Your business is new. It probably has a few regular customers, but it lacks a reputation (positive or negative), and you haven’t had the opportunity or the time to demonstrate the quality of what you deliver to your client base.
Also, chances are, you’re cash tight. You’ve courageously invested in yourself, but in many cases, that cleans out the savings account and leaves you working from day to day hoping you earn enough from sales to make the rent this month.
However, you’ve taken a monumental step on that day you open the doors to your new store, your new restaurant, your new consultancy, or any business endeavour. You’ve taken control of your future earnings. Now, it’s time to add value to what you’ve started.
- Start building your local reputation. Word tends to spread quickly when your company serves a small region – a local neighbourhood, a small town, a region of a state or territory. Positive word of mouth (WOM) advertising spreads from neighbour to neighbour, customer to customer, and quickly, you’re the owner of the hottest new bistro in ACT.

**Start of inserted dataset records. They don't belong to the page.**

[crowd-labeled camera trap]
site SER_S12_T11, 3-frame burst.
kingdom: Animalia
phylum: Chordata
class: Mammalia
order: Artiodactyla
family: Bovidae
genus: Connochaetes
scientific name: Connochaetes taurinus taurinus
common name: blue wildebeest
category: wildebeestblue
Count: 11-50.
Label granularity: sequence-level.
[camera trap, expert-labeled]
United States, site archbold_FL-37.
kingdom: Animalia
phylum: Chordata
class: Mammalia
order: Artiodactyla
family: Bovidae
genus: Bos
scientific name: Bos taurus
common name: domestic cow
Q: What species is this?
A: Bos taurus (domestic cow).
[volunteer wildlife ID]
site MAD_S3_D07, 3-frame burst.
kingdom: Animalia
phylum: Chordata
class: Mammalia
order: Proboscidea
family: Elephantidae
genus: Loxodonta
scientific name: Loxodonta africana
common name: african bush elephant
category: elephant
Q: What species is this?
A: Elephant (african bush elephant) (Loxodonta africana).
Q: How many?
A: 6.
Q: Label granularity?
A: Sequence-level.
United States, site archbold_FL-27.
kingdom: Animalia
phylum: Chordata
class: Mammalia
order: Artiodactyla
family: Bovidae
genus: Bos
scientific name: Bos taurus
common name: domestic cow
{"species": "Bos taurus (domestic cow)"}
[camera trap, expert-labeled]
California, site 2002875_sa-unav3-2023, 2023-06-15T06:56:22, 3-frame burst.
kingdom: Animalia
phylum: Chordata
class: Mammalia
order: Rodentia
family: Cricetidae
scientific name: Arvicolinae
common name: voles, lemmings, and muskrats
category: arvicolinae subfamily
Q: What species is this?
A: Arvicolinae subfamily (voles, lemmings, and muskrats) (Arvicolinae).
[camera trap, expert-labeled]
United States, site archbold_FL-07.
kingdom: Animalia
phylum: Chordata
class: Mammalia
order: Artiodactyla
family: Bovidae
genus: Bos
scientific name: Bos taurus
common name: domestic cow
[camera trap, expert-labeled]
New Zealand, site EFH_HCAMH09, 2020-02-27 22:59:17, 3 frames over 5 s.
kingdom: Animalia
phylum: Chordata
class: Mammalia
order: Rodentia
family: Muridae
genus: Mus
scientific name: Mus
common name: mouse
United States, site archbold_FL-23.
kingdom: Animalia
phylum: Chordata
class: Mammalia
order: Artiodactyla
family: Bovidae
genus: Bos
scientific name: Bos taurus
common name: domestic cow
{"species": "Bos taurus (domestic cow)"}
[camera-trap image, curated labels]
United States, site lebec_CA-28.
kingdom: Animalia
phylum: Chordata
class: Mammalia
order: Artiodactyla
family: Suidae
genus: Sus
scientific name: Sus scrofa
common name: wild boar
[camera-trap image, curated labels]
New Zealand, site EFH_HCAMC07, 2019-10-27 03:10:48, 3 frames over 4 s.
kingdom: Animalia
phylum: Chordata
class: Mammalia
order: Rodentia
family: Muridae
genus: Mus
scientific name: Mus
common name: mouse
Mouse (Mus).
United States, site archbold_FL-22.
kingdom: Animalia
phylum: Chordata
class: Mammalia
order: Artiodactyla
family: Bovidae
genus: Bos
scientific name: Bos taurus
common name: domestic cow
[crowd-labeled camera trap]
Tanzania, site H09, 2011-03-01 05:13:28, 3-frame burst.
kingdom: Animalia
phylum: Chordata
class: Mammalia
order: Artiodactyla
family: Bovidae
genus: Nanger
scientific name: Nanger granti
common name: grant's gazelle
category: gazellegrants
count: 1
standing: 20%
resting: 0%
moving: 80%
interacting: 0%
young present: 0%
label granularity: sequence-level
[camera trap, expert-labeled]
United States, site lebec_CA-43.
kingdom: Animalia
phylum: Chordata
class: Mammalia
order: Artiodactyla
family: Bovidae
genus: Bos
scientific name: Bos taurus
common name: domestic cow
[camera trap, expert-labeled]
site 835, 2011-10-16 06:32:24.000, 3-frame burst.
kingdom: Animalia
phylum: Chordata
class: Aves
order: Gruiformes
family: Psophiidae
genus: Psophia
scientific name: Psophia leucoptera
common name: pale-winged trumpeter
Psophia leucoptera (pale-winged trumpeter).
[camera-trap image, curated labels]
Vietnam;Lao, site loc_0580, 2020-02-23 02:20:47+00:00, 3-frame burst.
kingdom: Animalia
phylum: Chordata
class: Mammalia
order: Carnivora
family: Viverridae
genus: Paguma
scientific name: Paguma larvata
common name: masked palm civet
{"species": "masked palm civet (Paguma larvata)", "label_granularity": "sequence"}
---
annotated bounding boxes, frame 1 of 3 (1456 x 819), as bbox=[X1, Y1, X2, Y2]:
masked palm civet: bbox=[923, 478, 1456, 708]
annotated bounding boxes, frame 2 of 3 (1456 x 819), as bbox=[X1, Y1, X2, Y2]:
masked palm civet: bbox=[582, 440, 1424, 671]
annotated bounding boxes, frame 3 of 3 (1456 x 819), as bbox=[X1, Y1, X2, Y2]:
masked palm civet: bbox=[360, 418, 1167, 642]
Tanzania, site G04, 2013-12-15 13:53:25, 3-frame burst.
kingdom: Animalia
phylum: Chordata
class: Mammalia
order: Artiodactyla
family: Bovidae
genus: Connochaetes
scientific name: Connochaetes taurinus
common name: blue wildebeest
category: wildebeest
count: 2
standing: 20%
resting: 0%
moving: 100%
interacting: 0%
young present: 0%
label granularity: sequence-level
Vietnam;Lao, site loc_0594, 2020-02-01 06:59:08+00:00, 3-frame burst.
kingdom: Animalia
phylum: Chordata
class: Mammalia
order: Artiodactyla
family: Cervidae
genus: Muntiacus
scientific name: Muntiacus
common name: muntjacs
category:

Customers line up outside the doors to taste local fare and your new business takes off like a three-stage rocket.
Hold a wine tasting in your establishment to pull in wine lovers. Offer incentives like discounts on meals or a free appetizer with every entrée.
Own new consultancy? How about a free audit or consultation to get your foot in the door and spread that WOM throughout your business sphere?
A sound business reputation adds value to any business. It’s a trust builder that prospects (and potential business buyers) respect.
- Expand your service area. It may sound simple, but expanding your company’s service area takes careful planning, and may require an investment of capital.
Rent a satellite office a hundred kilometres down the road and operational expenses increase accordingly. Buy or lease a dozen new service trucks to handle the new business and you’ve added the cost of the vehicles, insurance, petrol – you’ve added value serving more people, but to gain those new customers, you’ve spent business capital.
- Add product offerings. If you own a store or restaurant, keep the stock fresh and add new products that appeal to your target market. For example, if you own a clothing store, adding high-end brands can bring in more buyers and more operating capital that can be reinvested in more floor space when the building next door becomes available.